In: Finance
1. An importer always has the option to cancel an irrevocable letter of credit. True or False
2.Factoring involves the sale of accounts receivable to a third party, called a factor, for a discount. True or False
3.Under prepayment, the exporter will not ship the products until the exporter has received payment from the importer. True or False
4.When an exporter sells an account receivable to a factor, the factor will attempt to collect payment from the importer, but if the importer is unable to pay, the factor can collect the payment from the exporter. True or False
5.The commission earned by the bank for creating a banker's acceptance is reflected in the all-in rate. True or False
6.Most of the programs of the Export-Import Bank of the United States are designed to encourage private lenders to finance export trade by assuming some of the credit risk and providing financing to foreign importers when private lenders are unwilling to do so. True or False
1 False - The irrevocable letter of credit can not be revoked except under special pre specified circumstances with the acceptance of all the three parties involved.
2. True - Factoring is a process in which the business entity sells its receivables to a third party called Factor, at a discount.
3. True - Prepayment method means payment before export, i.e. the exporter will not export the goods untill he receive the pyment for these goods.
4. False Factoring (unless specified otherwise) is generally non recourse factoring.

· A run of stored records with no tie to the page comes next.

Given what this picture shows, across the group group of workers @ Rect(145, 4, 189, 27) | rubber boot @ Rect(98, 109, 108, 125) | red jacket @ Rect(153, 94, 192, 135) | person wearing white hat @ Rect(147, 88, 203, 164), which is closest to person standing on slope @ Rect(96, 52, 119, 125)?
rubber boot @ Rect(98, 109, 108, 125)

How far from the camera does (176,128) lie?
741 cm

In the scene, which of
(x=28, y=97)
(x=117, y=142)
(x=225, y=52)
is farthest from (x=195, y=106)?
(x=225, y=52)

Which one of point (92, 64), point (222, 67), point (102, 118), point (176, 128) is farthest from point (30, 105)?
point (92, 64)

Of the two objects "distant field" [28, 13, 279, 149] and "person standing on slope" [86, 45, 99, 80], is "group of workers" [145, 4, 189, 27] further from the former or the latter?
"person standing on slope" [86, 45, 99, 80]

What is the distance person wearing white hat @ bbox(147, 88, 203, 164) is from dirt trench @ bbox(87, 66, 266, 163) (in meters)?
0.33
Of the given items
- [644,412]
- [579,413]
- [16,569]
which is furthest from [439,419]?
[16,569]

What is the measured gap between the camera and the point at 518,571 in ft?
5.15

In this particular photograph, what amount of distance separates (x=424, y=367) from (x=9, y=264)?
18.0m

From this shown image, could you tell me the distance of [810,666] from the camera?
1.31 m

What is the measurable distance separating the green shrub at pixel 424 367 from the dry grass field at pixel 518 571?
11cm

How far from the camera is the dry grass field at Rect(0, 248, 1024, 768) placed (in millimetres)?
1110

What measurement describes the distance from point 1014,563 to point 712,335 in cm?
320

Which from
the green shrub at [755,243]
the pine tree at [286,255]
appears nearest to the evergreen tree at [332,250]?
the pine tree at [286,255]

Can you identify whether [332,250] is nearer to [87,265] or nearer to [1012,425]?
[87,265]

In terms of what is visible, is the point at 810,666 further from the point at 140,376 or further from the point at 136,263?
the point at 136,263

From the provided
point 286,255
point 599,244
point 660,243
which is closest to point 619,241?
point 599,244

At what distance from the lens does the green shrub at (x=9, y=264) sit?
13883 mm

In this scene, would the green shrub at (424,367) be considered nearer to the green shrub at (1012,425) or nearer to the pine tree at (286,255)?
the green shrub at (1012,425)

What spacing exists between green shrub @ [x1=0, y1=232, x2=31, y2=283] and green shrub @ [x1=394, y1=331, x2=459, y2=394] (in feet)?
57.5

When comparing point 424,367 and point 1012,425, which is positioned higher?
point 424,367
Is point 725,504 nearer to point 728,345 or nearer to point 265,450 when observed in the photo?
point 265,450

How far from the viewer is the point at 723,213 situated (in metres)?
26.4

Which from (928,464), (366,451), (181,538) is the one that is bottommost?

It means that if importer is unable to pay the price, the factor cannot collect the payment from the exporter.
5. True - The all in rate reflects all the expenses including the bankers commision.
6. True - The EXIM of US is designed basically to promote the exports and therefore most of the programs of the are designed to encourage private lenders to finance export trade by assuming some of the credit risk and providing financing to foreign importers when private lenders are unwilling to do so.